When this happens, otherwise capable people can forget things with catastrophic results. Other examples, Thomas wrote, are the skilled surgeon who leaves a tool inside a patient or a veteran pilot who fails to properly prepare a plane for landing.

“We have to accept the fact that our brain multitasks. And as a part of that multitasking, the awareness of a child can be lost,” Diamond said in Consumer Reports. “We have to accept that the human memory is flawed. That includes when loving, attentive parents lose awareness of their children when they are in a car.”

That "lapse of awareness" was one reason that a mother in Hurricane, Utah, was not prosecuted after her 11-month old daughter died in a hot car in 2014. That baby died on a Friday, as did the New York twins. Thursday and Friday are the most common days for such deaths to happen, and July is the most common month, according to Jan Null, a meteorologist at San Jose State University, who researches children's deaths from heatstroke and reports findings on the website Noheatstroke.org.

In the latest case, Rodriguez, a social worker and veteran, dropped his 4-year-old son off at day care and then went to to his job at a veterans' hospital, leaving the twins sleeping in the back of the car. He told police that he believed he had dropped the babies off, too, and did not notice that they were in the car until he started to drive home after an eight-hour shift. "I blanked out," he told authorities, according to court filings.

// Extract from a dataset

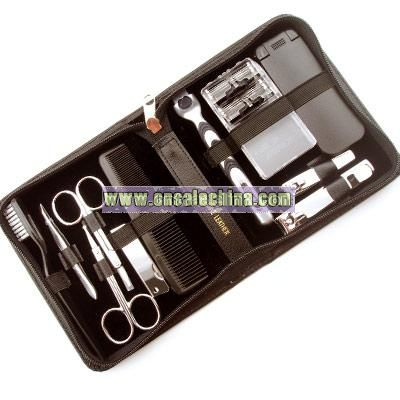 Eleven Piece Leather Manicure/Shave Set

In the days after his children's deaths, Rodriguez talked with Diamond to try to understand how he could have forgotten the twins, The New York Times reported. "He thought he was the only person who had ever done this," Diamond said.

What happens now

Rodriguez could yet go to trial; he is due back in court on Aug. 27 and has waived his right to a speedy trial, the Times reported. After the Aug. 1 hearing, his attorney called on prosecutors to “do what we believe is the right thing, and that is, to dismiss these charges.” The district attorney for the Bronx is saying only that the matter remains under investigation.

The father's attorney, Joey Jackson, said that his client is beset by "misery and sorry," and Rodriguez's wife, who lay her head on his shoulder outside the courtroom, is supporting her husband.

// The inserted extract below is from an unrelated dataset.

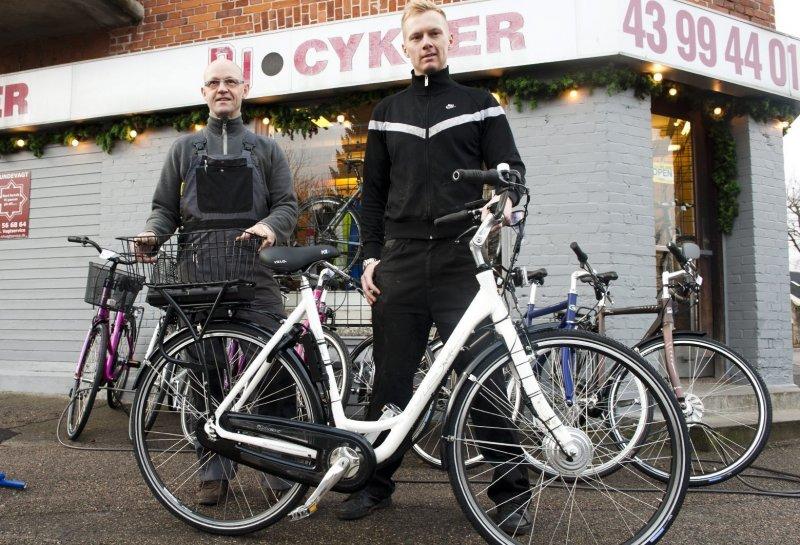PJ-cykler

So are many people in the public.

A fundraiser established on GoFundMe for the family, is just a thousand dollars shy of its $100,000 goal. The fundraiser says that Rodriguez suffered "Forgotten Baby Syndrome" and asked for financial help for the family to pay for funeral expenses, legal expenses and lost wages.

But others have said that, as tragic as the case may be, the father should be held accountable. When a New York TV station asked its Twitter followers if Rodriguez should go to jail, one person replied, "Two infants died. Stupid question."

In Otterman's reporting for The New York Times, she found that similar cases in years past have had disparate outcomes. Some parents are never charged; others are charged with involuntary manslaughter, which is a felony; others with child endangerment, a misdemeanor.

To win a case, prosecutors have to prove that the caregiver meant to harm the child or at least knew that they were putting them in danger. The caregiver's response to learning about the death may also figure into the decision. Otterman cited a Ohio case from 2017 in which a mother was not charged, in part, because the prosecutor saw video from a security camera that showed her reaction when she realized she had not taken the child to day care.

And she interviewed a district attorney in New York who declined to prosecute a police offer who left an infant in a hot car. "Just because you do something wrong doesn't make it a crime," Oneida County district attorney Scott McNamara said.

"After everything was done, and everyone was interviewed, we came to the conclusion that he just forgot, and I don't think the law punishes forgetting."